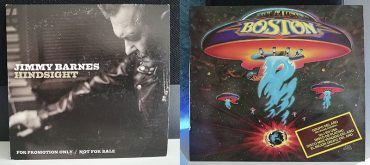 Boston Boston Jimmy Barnes 30 30 Hindsight disco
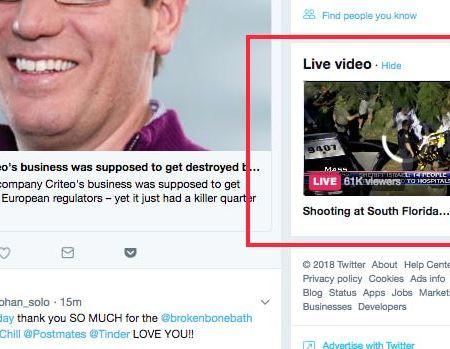 Twitter Live News Video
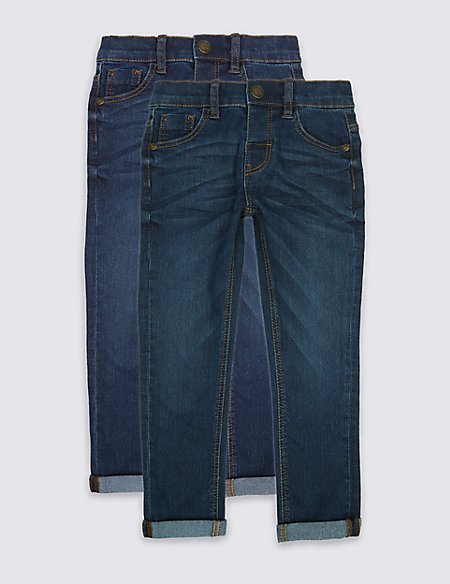 2 Pack Cotton Rich Jeans (3 Months - 5 Years)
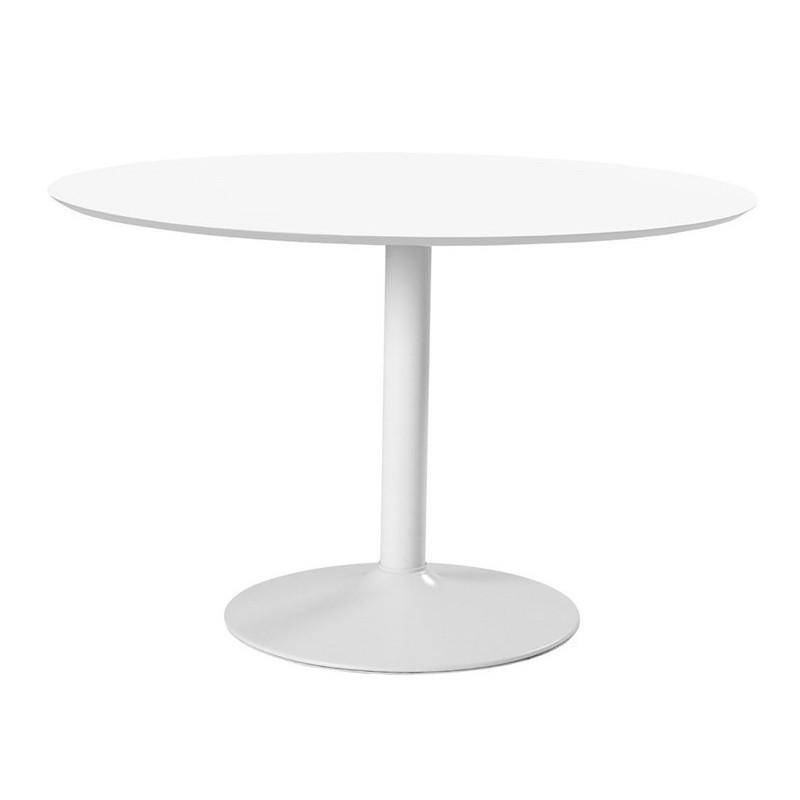 Jídelní stůl Ibiza 110 x 74 cm bílý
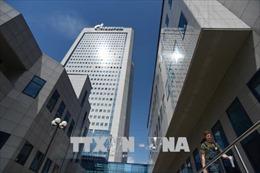 Tập đoàn khí đốt Gazprom của Nga nối lại việc nhập khẩu khí đốt từ Turkmenistan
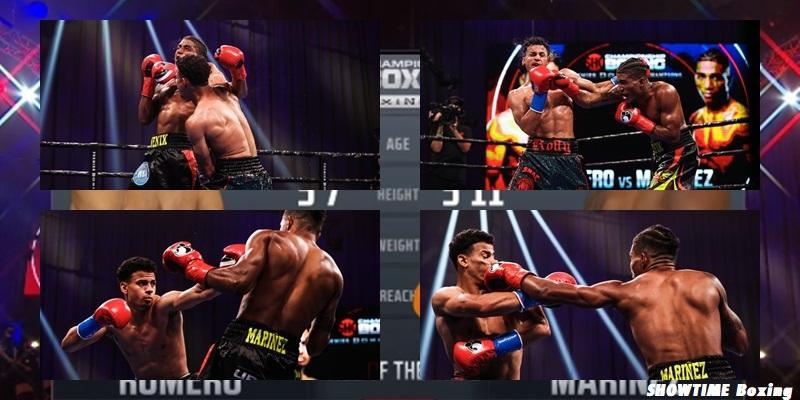 【結果・速報】ライアンをスパーで圧倒無敗ローランド・ロメロvs無敗ジャクソン・マリネス WBA世界ライト級暫定王座決定戦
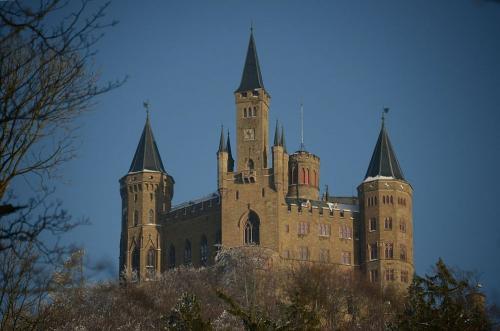 Burg-Hohenzollern 3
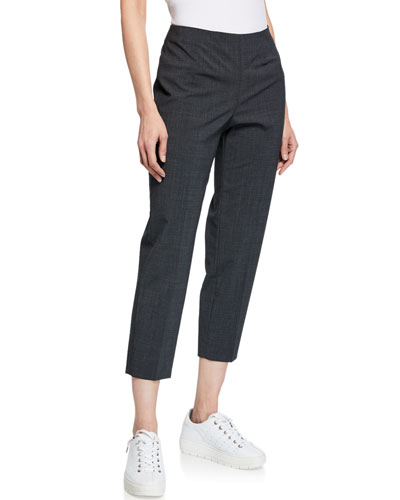 Audrey Straight-Leg Stretch-Wool Cropped Pants  Gray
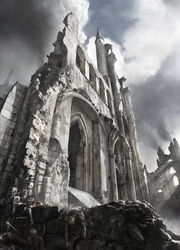 Castle ruins by jenovah art-d30qsqs
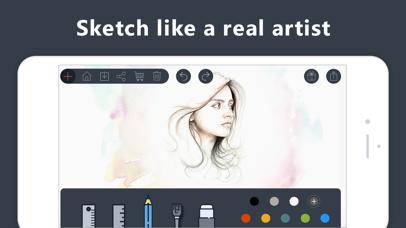 Drawing Pad & Doodle Paint Art Screenshot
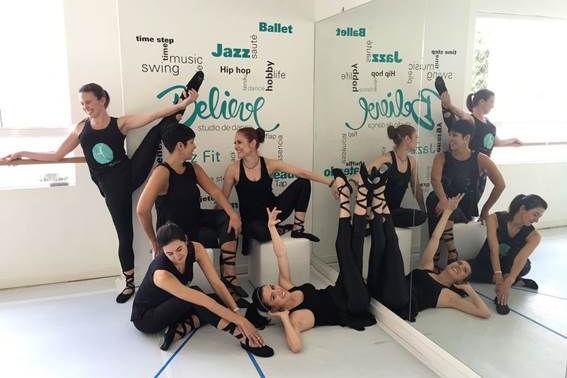 Ballet Pilates do Bem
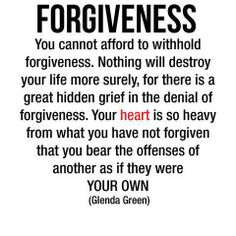 Forgiveness... feeling this much hurt & pain makes it really hard to forgive.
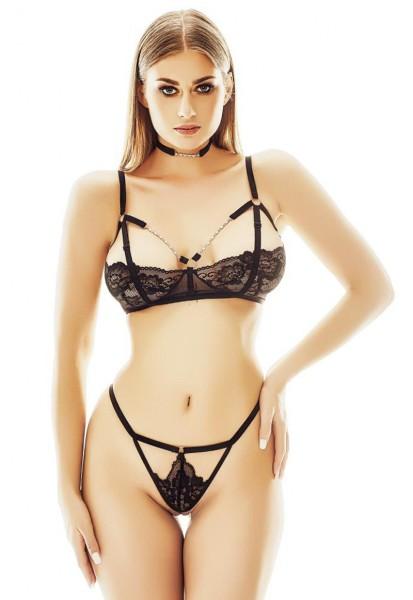 Schwarzes knappes Damen Dessous Set Netz und Spitze transparent Bügel BH und String mit Metallketten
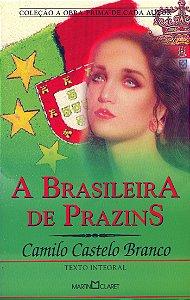 A BRASILEIRA DE PRAZINS - 138
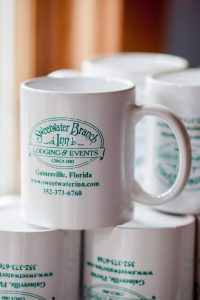 Sweetwater Branch Inn Mugs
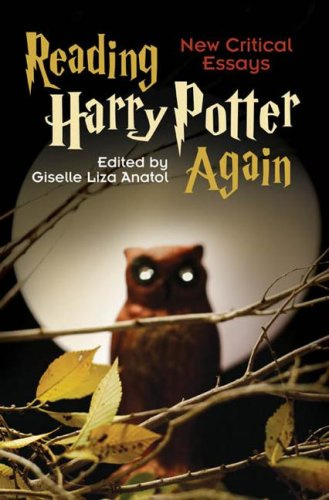 Reading Harry Potter Again New Critical Essays  2009 edition cover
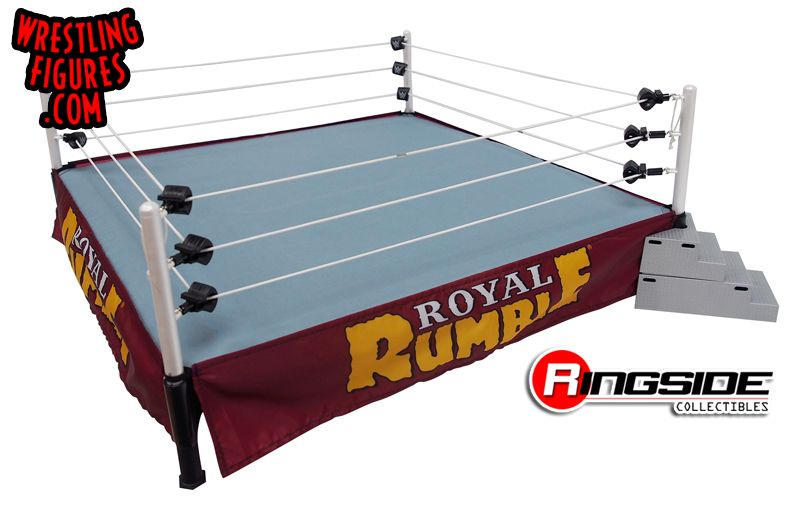 Toys R Us Wwe Rings : Ring skirt royal rumble ringside collectibles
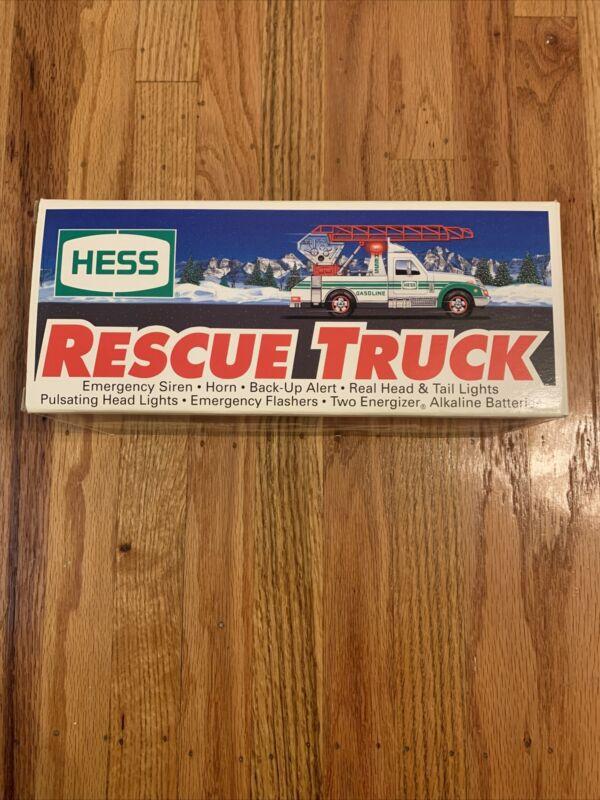 Hess Reacue Truck 1994
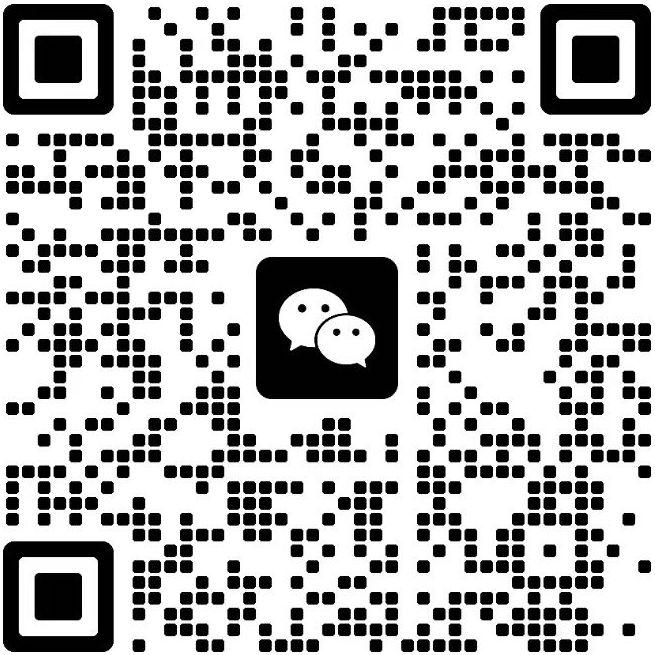 Kubernetes安装:微信群在线答疑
§
- **Assignment**
Copy the material exactly as written and leave every picture behind.

- **Completed exercise**
 Boston Boston Jimmy Barnes 30 30 Hindsight disco
 Twitter Live News Video
 2 Pack Cotton Rich Jeans (3 Months - 5 Years)
 Jídelní stůl Ibiza 110 x 74 cm bílý
 Tập đoàn khí đốt Gazprom của Nga nối lại việc nhập khẩu khí đốt từ Turkmenistan
 【結果・速報】ライアンをスパーで圧倒無敗ローランド・ロメロvs無敗ジャクソン・マリネス WBA世界ライト級暫定王座決定戦
 Burg-Hohenzollern 3
 Audrey Straight-Leg Stretch-Wool Cropped Pants  Gray
 Castle ruins by jenovah art-d30qsqs
 Drawing Pad & Doodle Paint Art Screenshot
 Ballet Pilates do Bem
 Forgiveness... feeling this much hurt & pain makes it really hard to forgive.
 Schwarzes knappes Damen Dessous Set Netz und Spitze transparent Bügel BH und String mit Metallketten
 A BRASILEIRA DE PRAZINS - 138
 Sweetwater Branch Inn Mugs
 Reading Harry Potter Again New Critical Essays  2009 edition cover
 Toys R Us Wwe Rings : Ring skirt royal rumble ringside collectibles
 Hess Reacue Truck 1994
 Kubernetes安装:微信群在线答疑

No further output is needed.